Is your sleep making you more prone to injury or illness?

Are you getting enough quality sleep at night? If you answered no, then did you know that your lack of sleep can affect your overall health and make you prone to injury and illness?

Studies have shown that even a low level of fatigue can impair reaction times as much or more than being legally drunk! I mean, we don’t really need research to confirm that we have an increased risk of injury when we are drunk… But sleep, well we all think that we can survive on less. Sorry to tell you but the jury is out on that!

Reaction time, cognitive skills, fine motor skills, motivation, focus, proprioception, etc.. are all optimal when the body is given the proper amount of sleep and down time. Without the adequate amount of sleep these suffer greatly.

There have been countless studies to show the correlation of sleep deprivation and risk of injury. One recent study showed Adolescent athletes who slept eight or more hours each night were 68 percent less likely to be injured than athletes who regularly sleep less. While another study showed that those who slept less than 8 hours had nearly double the risk of injury!

The research suggests that 8-10 hours of sleep per night will improve athletes performance, decrease injury risk and improve recovery healing times if they do sustain an injury.

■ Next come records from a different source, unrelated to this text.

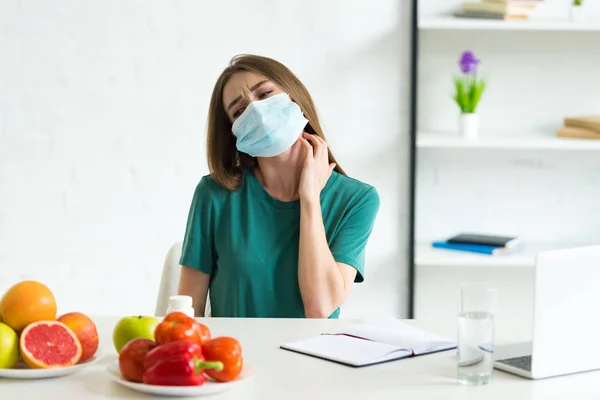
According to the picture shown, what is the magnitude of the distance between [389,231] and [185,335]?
208 centimetres

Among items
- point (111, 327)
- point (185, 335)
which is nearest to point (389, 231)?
point (111, 327)

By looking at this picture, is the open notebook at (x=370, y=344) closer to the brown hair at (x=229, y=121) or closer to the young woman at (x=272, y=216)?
the young woman at (x=272, y=216)

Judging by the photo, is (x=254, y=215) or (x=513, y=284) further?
(x=513, y=284)

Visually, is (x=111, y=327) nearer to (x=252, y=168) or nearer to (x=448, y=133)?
(x=252, y=168)

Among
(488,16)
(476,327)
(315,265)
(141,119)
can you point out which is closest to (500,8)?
(488,16)

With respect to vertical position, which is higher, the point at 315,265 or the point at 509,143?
the point at 509,143

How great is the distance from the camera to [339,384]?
1366 millimetres

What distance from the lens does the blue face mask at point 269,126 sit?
211 cm

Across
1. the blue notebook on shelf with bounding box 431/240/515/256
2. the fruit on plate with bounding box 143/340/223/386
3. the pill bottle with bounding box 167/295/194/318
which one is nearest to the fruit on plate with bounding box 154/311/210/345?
the fruit on plate with bounding box 143/340/223/386

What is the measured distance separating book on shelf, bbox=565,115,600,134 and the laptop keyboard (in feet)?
5.83

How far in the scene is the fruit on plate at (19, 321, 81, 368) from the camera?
1.38m

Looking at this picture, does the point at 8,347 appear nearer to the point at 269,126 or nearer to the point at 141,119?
the point at 269,126

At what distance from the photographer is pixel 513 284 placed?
11.0 ft

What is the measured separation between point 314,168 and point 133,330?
824 millimetres
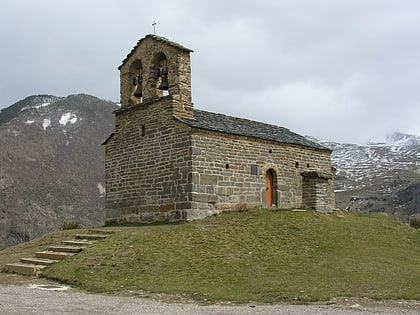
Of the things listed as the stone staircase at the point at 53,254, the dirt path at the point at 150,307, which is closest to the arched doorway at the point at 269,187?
the stone staircase at the point at 53,254

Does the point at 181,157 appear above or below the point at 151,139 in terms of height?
below

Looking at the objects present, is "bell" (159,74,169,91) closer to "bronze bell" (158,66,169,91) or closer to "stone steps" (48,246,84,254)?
"bronze bell" (158,66,169,91)

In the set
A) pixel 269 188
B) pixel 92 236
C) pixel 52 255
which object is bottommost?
pixel 52 255

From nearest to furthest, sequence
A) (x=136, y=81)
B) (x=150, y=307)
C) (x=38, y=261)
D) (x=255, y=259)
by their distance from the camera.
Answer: (x=150, y=307) → (x=255, y=259) → (x=38, y=261) → (x=136, y=81)

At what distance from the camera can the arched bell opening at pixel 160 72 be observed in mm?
21141

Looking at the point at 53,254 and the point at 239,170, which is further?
the point at 239,170

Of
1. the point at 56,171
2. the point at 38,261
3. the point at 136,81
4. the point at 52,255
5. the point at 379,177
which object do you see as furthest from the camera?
the point at 379,177

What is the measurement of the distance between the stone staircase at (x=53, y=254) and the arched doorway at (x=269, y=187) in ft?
25.1

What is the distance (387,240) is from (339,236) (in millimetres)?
1855

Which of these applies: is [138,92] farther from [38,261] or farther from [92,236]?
[38,261]

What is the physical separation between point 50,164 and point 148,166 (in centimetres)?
4620

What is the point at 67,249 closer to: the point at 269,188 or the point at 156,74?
the point at 156,74

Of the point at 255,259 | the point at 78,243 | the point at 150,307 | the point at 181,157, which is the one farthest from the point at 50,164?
the point at 150,307

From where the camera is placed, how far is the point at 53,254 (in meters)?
15.7
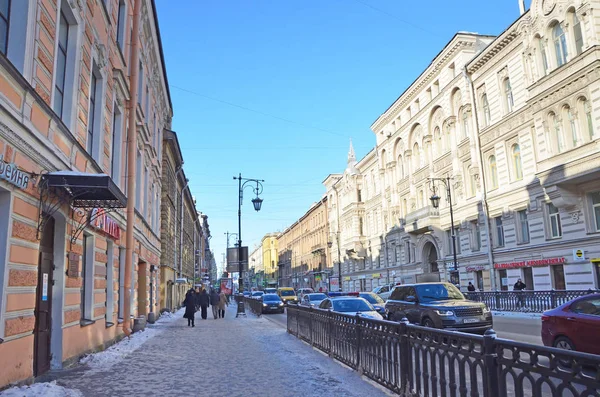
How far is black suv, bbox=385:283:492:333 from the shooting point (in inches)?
513

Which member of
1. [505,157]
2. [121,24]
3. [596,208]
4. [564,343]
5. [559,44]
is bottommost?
[564,343]

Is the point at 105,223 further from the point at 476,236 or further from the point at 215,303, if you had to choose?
the point at 476,236

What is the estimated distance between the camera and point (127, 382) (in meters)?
8.38

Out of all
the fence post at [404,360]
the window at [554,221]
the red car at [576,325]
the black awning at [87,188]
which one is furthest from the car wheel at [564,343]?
the window at [554,221]

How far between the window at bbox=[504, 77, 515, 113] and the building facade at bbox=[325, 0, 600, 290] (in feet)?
0.39

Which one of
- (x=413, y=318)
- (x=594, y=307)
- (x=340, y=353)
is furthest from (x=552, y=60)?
(x=340, y=353)

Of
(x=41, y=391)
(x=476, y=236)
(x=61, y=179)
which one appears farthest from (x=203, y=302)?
(x=41, y=391)

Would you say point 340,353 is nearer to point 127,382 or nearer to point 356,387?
point 356,387

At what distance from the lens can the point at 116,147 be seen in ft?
48.5

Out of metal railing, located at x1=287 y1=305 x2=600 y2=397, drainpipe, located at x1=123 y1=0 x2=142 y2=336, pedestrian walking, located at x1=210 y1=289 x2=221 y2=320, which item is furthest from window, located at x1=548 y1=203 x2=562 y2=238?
drainpipe, located at x1=123 y1=0 x2=142 y2=336

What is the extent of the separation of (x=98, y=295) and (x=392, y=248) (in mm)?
44056

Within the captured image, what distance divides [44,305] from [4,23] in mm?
4827

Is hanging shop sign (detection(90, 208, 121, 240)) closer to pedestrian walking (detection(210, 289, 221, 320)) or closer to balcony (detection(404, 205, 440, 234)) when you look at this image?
pedestrian walking (detection(210, 289, 221, 320))

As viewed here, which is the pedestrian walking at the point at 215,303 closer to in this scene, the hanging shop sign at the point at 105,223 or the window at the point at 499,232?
the hanging shop sign at the point at 105,223
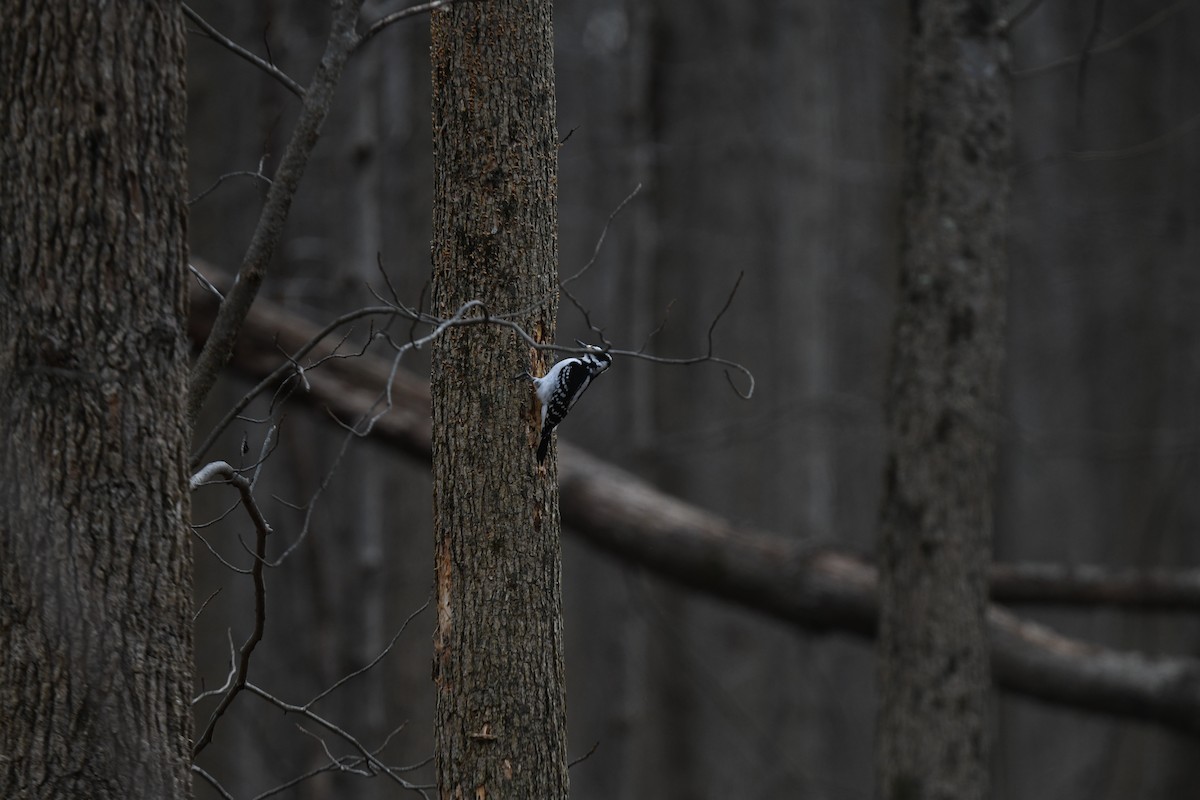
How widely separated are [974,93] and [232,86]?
575 centimetres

If you disagree then you might be apart of the 3% of the population that can effectively sleep on 6 hours of sleep and research has found this is due to a rare gene mutation called ADBR1 which is linked with heightened wakefulness and less sleep necessity.

OR maybe your body has just adapted, and you can’t remember what it feels like to be fully rested.

In fact, the research tells us that those who sleep under 6 hours will have chronic sleep deprivation. This includes constant yawning, morning grogginess, poor concentration, mood changes, shortened attention span, reduced work efficiency etc. Chronic sleepless nights are further associated with cardiovascular disease, cancer, dementia, metabolic problems and weakened immune system, not to mention all the cognitive and brain fog effects.

We understand that sometimes we can’t change the amount of sleep we get, but we may be able to change the quality of sleep by following some of these simple rules:

  • Darkness: When it’s dark we release melatonin, which relaxes the body and helps us to drift off. TV’s, Computers and Smartphones with LED displays glow with blue light which suppress melatonin. Try using apps with turn off the blue light and make a yellow screen.
  • Wear an eye-mask and earplugs.
  • Make sure the room is cool research says around 18 degrees.
  • Avoid screen time in bed and turn all electronics on silent (minus the alarm) to avoid undisturbed sleep.
  • Allow time to relax, hit bed earlier and read a book, write in a journal, cuddle a partner. Have one hand on your chest, one on your belly and practice your belly breathing. We are constantly on the go, this is your time to settle the mind.
  • Create a routine our body works on a circadian rhythm and like anything likes routine. If you can try and set up a routine for bed, no electronics, to wind down time to sleep time.

If you are still struggling with sleep then it may be worth getting checked with a health professional to ensure that there are no neurological or musculoskeletal causes.